Lilwall wrote four articles for the South China Morning Post about the journey.

==Other expeditions and activities==

Lilwall has often supported the children's charity Viva, on his expeditions, raising over US$100,000 for the charity. He and his wife Christine set up and ran the Hong Kong office of Viva from 2010 to 2014, and Lilwall later joined the board of directors of Viva Network Limited Hong Kong for several years.

Lilwall's serious adventures began in collaboration with his university friend, British Adventurer Alastair Humphreys. Lilwall and Humphreys remain good friends and were best men at each other's weddings.

Lilwall's other, shorter expeditions include:

Cycling across Ireland (1995) the Karakoram Highway in Pakistan (1997), Ethiopia (2002), Bolivia and Peru (2003).

Walking: through Israel, from the Golan Heights, to Masada, via the West Bank towns of Jinin and Nablus (2010), and a lap of the M25 (2010).

Lilwall's adventures in Siberia and elsewhere are also documented in several of Alastair Humphreys' books.

==Personal life==

Lilwall is a committed Christian, and has a degree in contextual theology from St Mellitus College, London.

Lilwall is married to Christine Liu Lilwall, a former lawyer, who is from Hong Kong. They have two children and since late 2021 they have been based in Singapore.

==Current Projects==

Lilwall is currently writing a book about his solo expedition across the Taklamakan Desert, due for publication by Hodder & Stoughton in 2023. A film about the expedition is in production with Fforest Films, due for release at film festivals in 2024.

Lilwall's primary work is now as a global corporate, keynote, motivational, and inspirational speaker. He has spoken at numerous high-level corporate conferences, including for Suntory Global Spirits, Nike, Adidas, HSBC, UBS, Goldman Sachs, Prudential, Manulife, the Million Dollar Round Table, Thomson Reuters, Hyatt, Marriott, Symantec and Microsoft.

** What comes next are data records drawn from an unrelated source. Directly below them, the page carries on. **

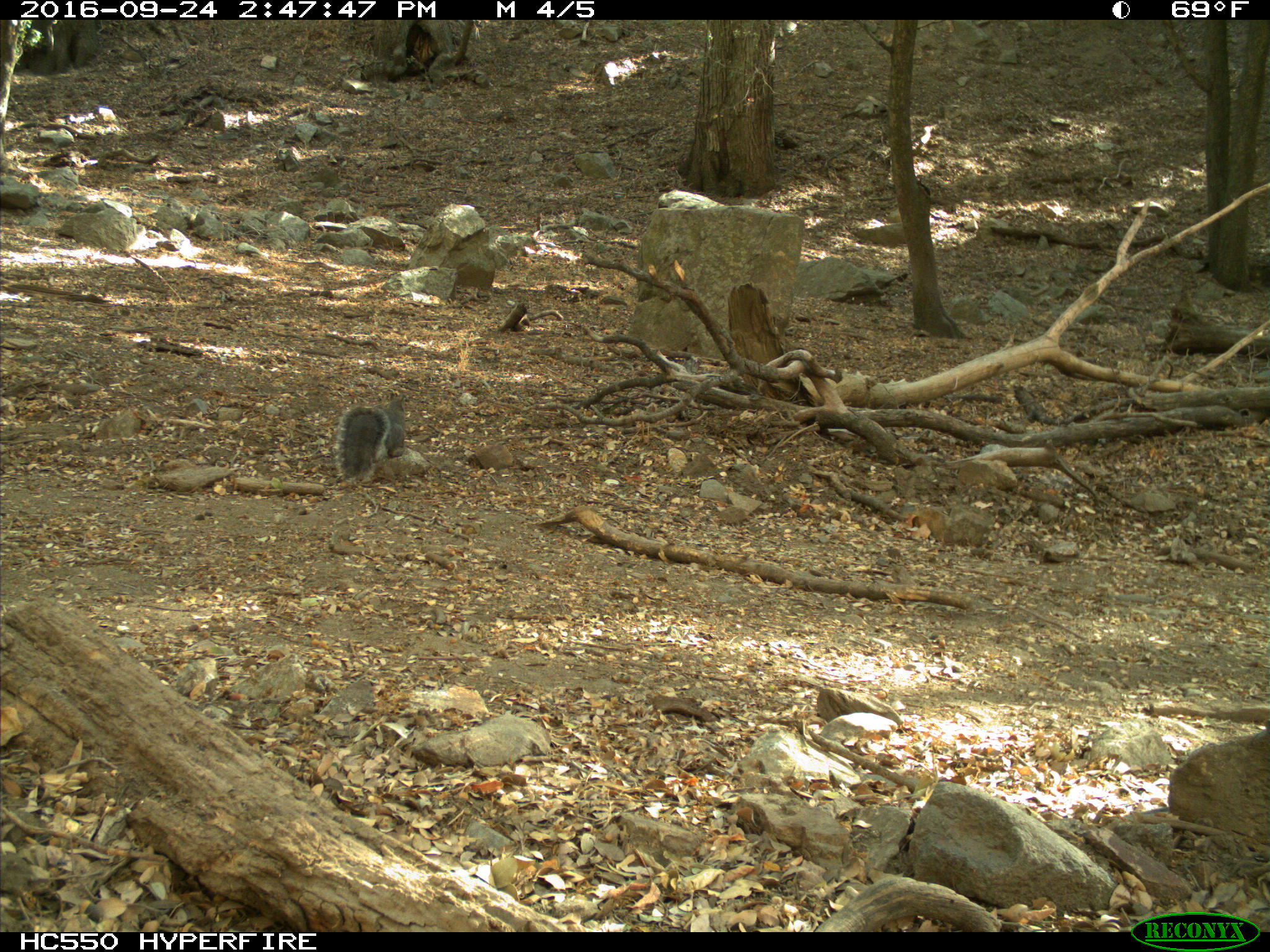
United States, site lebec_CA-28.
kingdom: Animalia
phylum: Chordata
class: Mammalia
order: Rodentia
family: Sciuridae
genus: Sciurus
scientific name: Sciurus carolinensis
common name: eastern gray squirrel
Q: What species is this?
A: Sciurus carolinensis (eastern gray squirrel).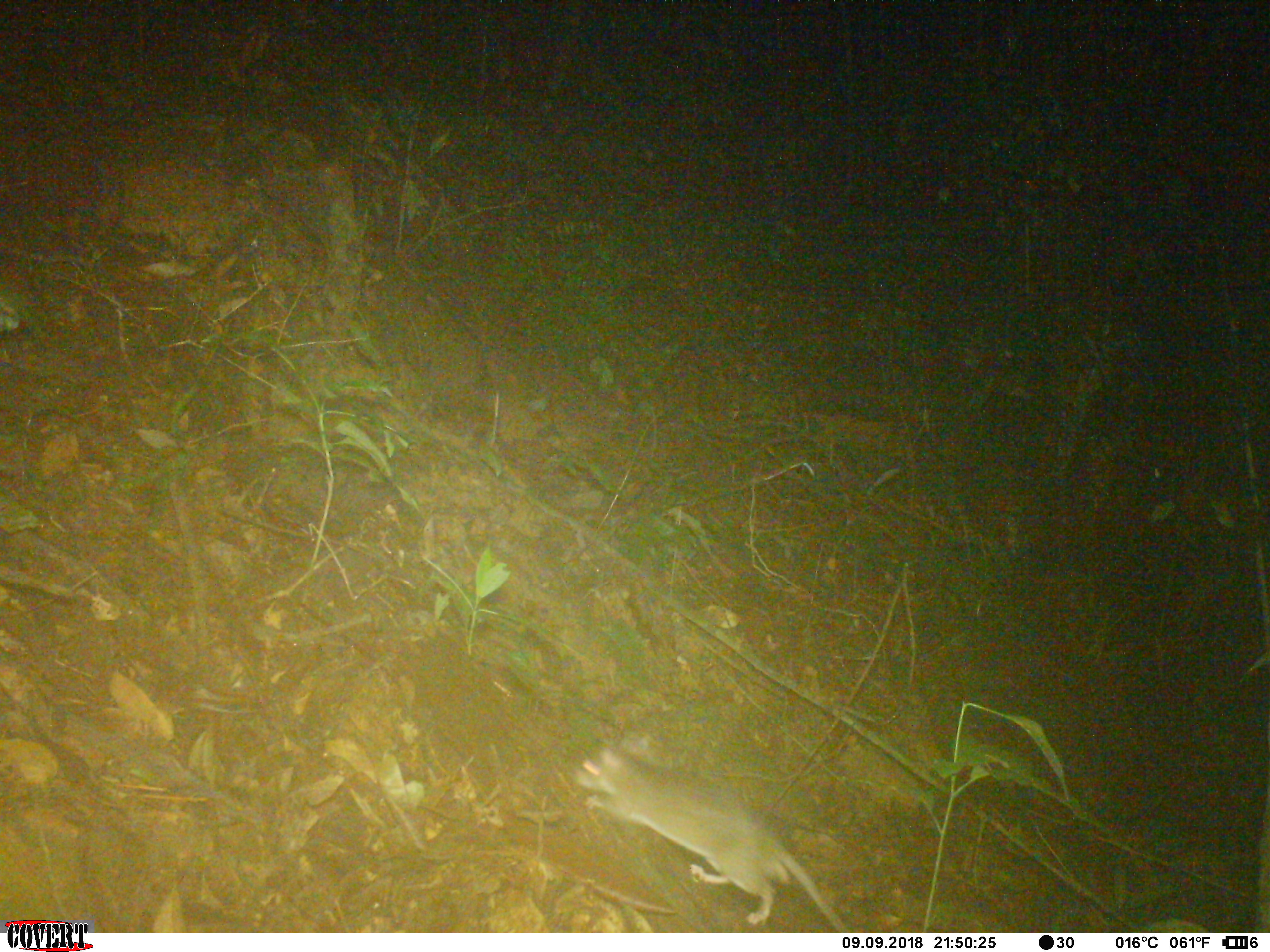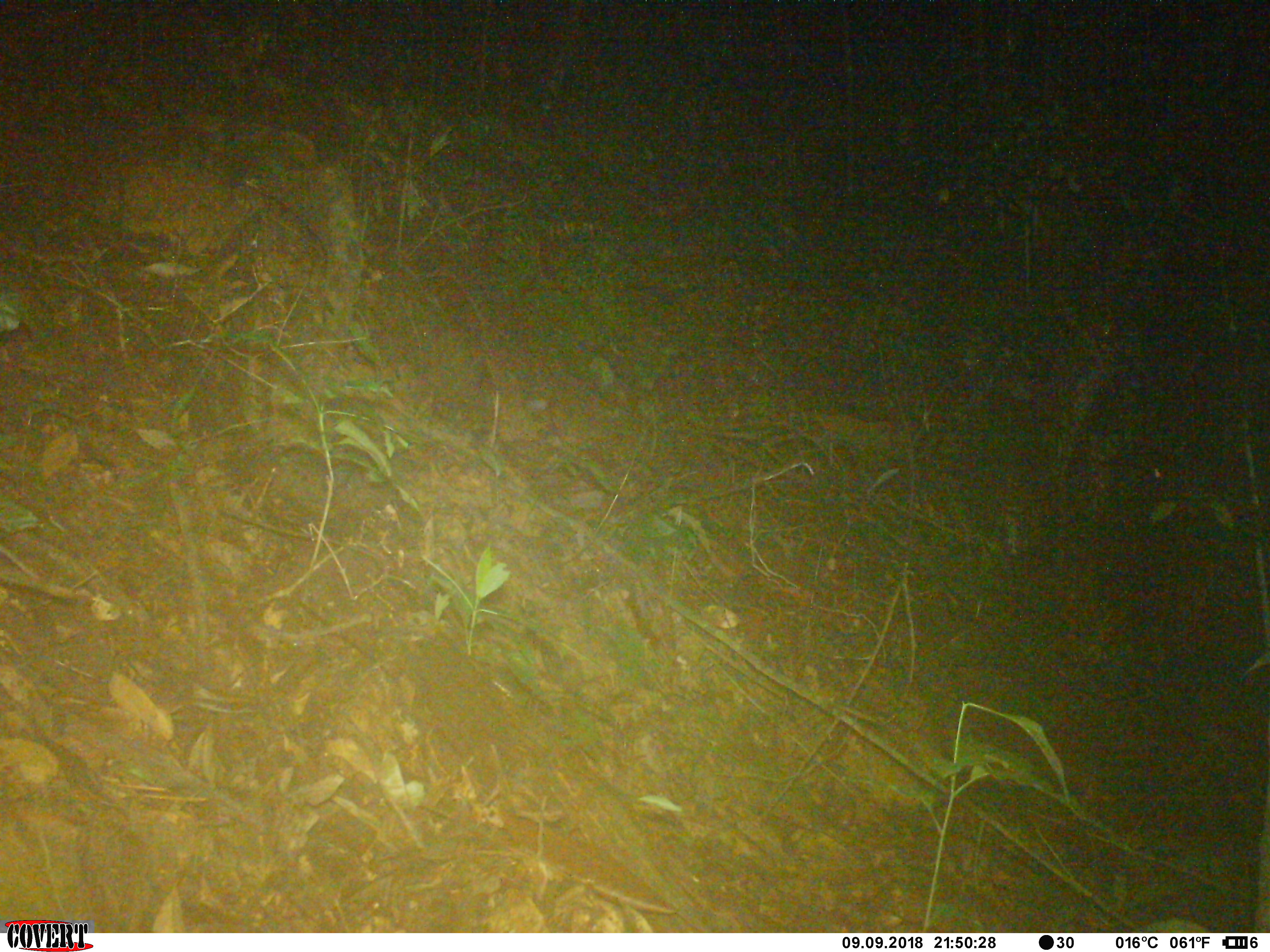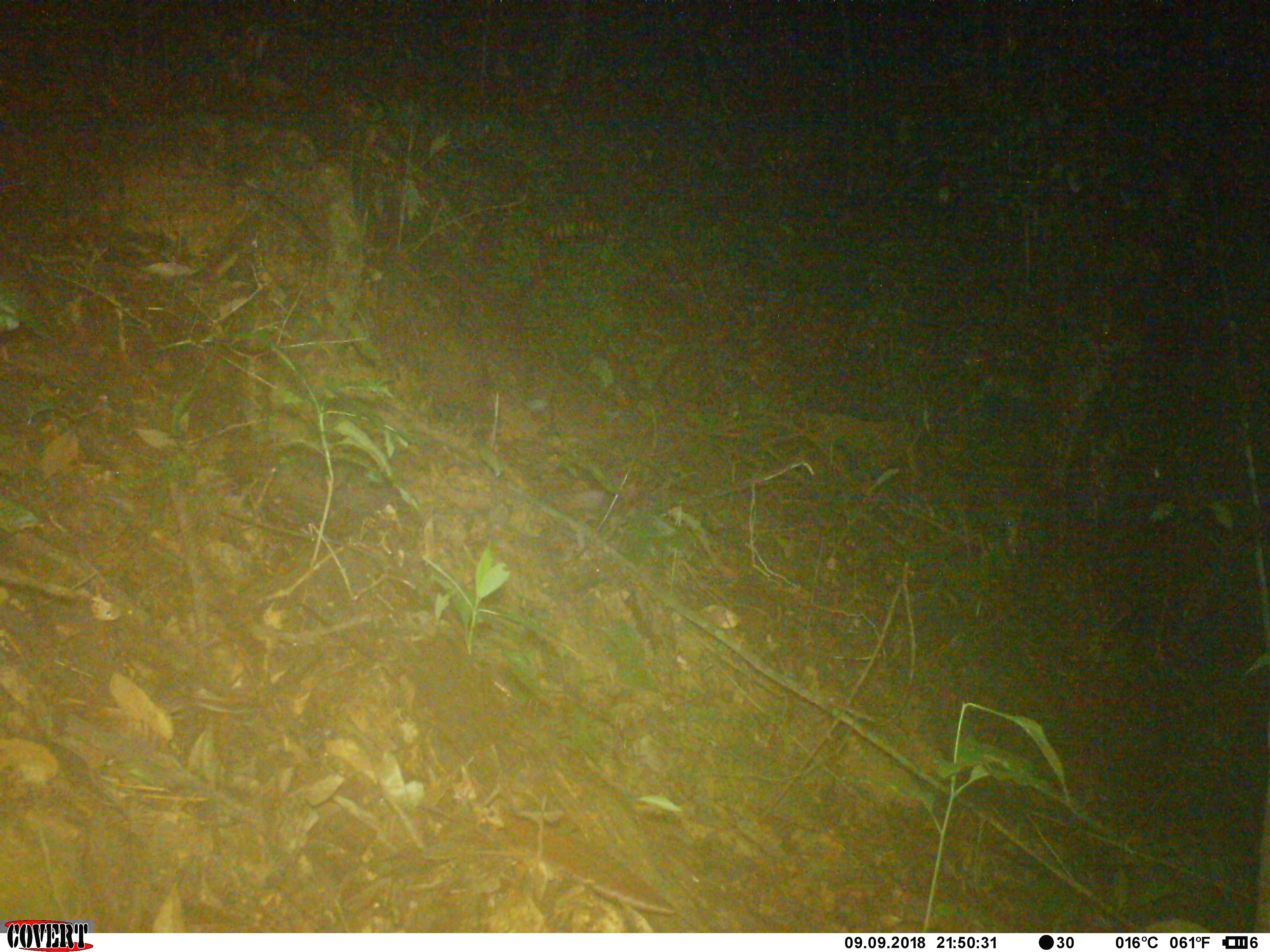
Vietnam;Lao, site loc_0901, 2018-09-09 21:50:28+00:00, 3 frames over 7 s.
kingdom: Animalia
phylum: Chordata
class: Mammalia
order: Rodentia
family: Muridae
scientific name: Muridae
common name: old-world mice and rats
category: unidentified murid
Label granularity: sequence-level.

He has spoken at three TEDx events, and is an in-demand speaker globally. Lilwall has given speeches in 20 countries, and in 2017 received the highest credential amongst Speaking Professionals, the Certified Professional Speaker status (CSP) from the National Speakers Association, USA. Since the Covid-19 pandemic Lilwall has also frequently given virtual keynote speeches and workshops to clients all over the world.